When GOP Rep. Billy Long (R-7) first ran for Congress there were whispers that, in today’s parlance, he was more than familiar with the swamp that his idol, Donald Trump – evidently facetiously – promised to drain. With the arrest of New York GOP Rep. Chris Collins for insider trading, the swamp gas miasma around Long has thickened. Collins has been stripped of his position on the House Energy and Commerce Committee and he is under investigation by the House Ethics Committee. The question is why isn’t Rep. Long under similar investigation – or maybe he is and we just don’t know about it?
As The Daily Beast reported last year, Collins authored four bills that would likely have benefited the company. Two of them, separate versions of the same bill introduced in the 114th and 115th Congresses, had just one cosponsor: Rep. Billy Long (R-MO), a member of the House Energy and Commerce Subcommittee on Health, which has oversight over the Food and Drug Administration. While no one has accused him of any legal wrongdoing, Long also held stock in Innate. Long signed on to both pieces of legislation the day they were introduced. The first was filed in December 2016, and didn’t make it out of subcommittee before the session ended.
Then in January, Long bought between $15,000 and $50,000 in Innate stock, apparently as part of a Fidelity retirement account. In July, Collins once again introduced his bill, which would have expedited FDA approvals for treatments such as Innate’s, and Long was once again an immediate co-sponsor.

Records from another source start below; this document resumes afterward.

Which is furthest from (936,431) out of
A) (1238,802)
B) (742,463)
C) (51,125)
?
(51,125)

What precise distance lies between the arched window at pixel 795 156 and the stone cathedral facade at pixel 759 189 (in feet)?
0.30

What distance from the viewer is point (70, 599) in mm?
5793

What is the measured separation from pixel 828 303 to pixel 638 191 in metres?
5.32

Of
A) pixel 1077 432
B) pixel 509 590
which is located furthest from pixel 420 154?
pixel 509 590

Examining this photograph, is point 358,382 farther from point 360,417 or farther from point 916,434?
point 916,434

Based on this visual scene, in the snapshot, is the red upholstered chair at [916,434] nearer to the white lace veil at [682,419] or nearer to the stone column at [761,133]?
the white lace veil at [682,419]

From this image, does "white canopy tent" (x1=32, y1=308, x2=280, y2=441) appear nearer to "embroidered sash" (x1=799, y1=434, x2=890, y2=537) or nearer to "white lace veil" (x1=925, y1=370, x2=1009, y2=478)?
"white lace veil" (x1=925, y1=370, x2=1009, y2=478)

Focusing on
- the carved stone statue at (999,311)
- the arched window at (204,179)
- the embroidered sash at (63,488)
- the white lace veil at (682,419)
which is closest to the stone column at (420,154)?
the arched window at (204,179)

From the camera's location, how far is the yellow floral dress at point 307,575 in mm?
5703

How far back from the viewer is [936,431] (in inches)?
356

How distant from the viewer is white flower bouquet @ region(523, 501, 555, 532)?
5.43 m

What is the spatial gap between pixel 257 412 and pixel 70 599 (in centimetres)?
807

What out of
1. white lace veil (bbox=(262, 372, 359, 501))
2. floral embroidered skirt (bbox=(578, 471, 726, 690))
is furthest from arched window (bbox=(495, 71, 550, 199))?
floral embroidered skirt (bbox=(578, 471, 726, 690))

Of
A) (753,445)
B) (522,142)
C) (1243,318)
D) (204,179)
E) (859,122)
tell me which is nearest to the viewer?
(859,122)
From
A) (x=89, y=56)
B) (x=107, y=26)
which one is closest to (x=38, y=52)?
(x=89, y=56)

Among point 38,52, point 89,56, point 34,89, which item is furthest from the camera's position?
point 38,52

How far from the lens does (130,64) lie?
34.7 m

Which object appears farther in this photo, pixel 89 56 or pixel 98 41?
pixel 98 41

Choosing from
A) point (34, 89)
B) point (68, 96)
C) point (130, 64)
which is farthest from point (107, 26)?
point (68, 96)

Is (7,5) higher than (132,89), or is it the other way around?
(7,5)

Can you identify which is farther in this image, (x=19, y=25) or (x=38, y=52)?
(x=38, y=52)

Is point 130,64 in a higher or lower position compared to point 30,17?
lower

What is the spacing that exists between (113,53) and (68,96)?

Long’s staff is of course denying that Long had any insider info from his colleague Collins with whom he coordinated to pass legislation that would enhance both their financial bottom lines – instead, his spokesperson claims, he just happened to decide to buy the Innate stock ” ‘when it became a daily topic on the nightly news in January of 2017,’ a timeline that suggests that Long, not a financial brokerage, made the decision to purchase Innate stock.” However, the circumstantial evidence amassed by Talking Points Memo (TPM) that Long and other GOP colleagues may have received insider information from Collins is somewhat compelling. As TPM notes:
[…] they all say they were just following the market and doing their own research. It had nothing to do with Chris Collins. Well, lots of reporting says Collins was pitching colleagues on it hard. And it seems like quite a coincidence that 5 members of Congress, all Republicans bought in. This seems to bear a lot more scrutiny.
Certainly, we know that Rep. Long is inclined to go easy when it comes to forestalling corrupt behavior, as would befit a guy with a reputation for being on the make. Remember Long’s 2017 vote to gut the Cardin-Lugar anti-corruption rule, “a major bipartisan law that helps safeguard trillions of dollars of payments to the US and governments around the world.”
However, given that most GOPers in the House voted the same way, – the party of corrupton perhaps? – I’m not holding my breath and would recommend that you also refrain to do so if you expect to see Long perp-walked out of Congress. The law got Collins fair and square, looks like Long may weasel out – and his fellow GOPers will probably be just fine with that -particularly those who may be equally guilty of conspiring with Collins to line their personal pockets.